What is the average instruction time if the time required for address translation is negligible?

I worked out the solution as follows

Average instruction execution time = CPU time + Memory access time

Memory access time = No. of memory accesses by the instruction * average memory access time

Average memory access time =
[probability of a TLB hit * regular memory access time]
+ [probability of a TLB miss * (Time for accessing the 1st level of the paging tables
+ Time for accessing the 2nd level of the paging tables
+ Time for accessing memory which may not be paged in with the translated address)]

Time for accessing the 1st level of the paging tables
= Time for accessing the 2nd level of the paging tables
= Time for accessing memory which may not be paged in with the translated address
= [probability of a page fault * (page fault service time + regular memory access time) ]
+ [probability of no page fault * regular memory access time]
= [0.0001 * (8 ms + 150ns)]  + [0.9999 * 150 ns]
= 950 ns

Thus, average time per memory access = [0.9 * 150ns] + [0.1 * 3 * 950ns] = 420ns

Average instruction execution time = 100ns + (2 * 420ns) = 940ns


However the choices for this question are 645ns, 1050ns, 1215ns and 1230 ns.

I can't seem to be able to see where I have reasoned wrong.

EDIT

Average number of memory accesses per instruction is 2

-

I think the question wants you to assume that only about 30% of instructions involve a data memory access (which is somewhat low even for a RISC, Hennessey & Patterson give 47% for MIPS for 5 SPECint2000 benchmarks). 100ns + (1.3 * 420ns) = 646.

(Unless the average number of memory accesses per instruction was provided elsewhere, this question is technically unanswerable; but guessing that the number is less than two per instruction [e.g., a load-store ISA and not a memory-memory ISA] might be reasonable.)

-
Apologies.
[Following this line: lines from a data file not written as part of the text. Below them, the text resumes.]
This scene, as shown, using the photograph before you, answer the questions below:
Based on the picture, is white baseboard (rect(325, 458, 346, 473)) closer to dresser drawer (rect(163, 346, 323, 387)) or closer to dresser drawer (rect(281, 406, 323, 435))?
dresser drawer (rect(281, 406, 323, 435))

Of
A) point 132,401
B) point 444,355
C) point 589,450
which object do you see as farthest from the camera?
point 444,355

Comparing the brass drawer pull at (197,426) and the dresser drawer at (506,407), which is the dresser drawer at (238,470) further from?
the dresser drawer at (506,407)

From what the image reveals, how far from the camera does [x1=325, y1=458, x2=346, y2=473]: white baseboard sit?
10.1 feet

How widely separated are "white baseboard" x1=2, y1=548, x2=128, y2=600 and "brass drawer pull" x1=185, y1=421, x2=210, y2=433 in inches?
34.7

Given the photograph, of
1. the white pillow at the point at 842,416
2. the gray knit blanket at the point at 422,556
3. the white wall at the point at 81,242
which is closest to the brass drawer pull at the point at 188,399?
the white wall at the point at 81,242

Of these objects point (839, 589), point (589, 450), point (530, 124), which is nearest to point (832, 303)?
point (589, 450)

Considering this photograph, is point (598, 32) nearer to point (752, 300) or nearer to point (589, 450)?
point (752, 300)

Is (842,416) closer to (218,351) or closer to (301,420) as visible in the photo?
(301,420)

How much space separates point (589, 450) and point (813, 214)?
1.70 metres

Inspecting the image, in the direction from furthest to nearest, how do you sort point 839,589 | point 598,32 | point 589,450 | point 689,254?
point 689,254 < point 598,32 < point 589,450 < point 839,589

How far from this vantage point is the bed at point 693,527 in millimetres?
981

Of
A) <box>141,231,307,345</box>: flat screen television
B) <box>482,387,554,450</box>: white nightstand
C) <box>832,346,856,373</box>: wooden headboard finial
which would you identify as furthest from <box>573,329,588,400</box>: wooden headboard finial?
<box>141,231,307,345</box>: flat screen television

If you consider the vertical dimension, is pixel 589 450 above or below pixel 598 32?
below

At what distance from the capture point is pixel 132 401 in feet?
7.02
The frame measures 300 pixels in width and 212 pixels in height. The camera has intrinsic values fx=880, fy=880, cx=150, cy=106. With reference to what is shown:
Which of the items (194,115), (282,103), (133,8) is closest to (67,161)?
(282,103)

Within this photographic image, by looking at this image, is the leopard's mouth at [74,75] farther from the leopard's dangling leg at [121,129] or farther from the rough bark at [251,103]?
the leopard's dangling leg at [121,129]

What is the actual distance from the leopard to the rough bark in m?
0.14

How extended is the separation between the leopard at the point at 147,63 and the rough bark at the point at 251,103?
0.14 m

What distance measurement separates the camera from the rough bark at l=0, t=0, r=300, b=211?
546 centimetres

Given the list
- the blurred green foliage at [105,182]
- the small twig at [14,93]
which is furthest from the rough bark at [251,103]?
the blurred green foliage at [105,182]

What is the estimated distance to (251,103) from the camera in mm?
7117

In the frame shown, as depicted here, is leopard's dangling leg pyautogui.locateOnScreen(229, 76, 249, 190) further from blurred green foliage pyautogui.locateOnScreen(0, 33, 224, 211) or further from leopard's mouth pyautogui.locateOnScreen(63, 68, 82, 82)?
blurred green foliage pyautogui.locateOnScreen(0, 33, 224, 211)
I missed adding that information. The average number of memory accesses per instruction is 2. –  Abhijith Nov 26 '12 at 13:13

I see two possible flaws in your reasoning. 1) At least the first level of the page table is typically pinned in memory (so it could never cause a page fault). 2) The page fault rate is presumably independent of the TLB miss rate (i.e., it is page faults per access not page faults per TLB miss).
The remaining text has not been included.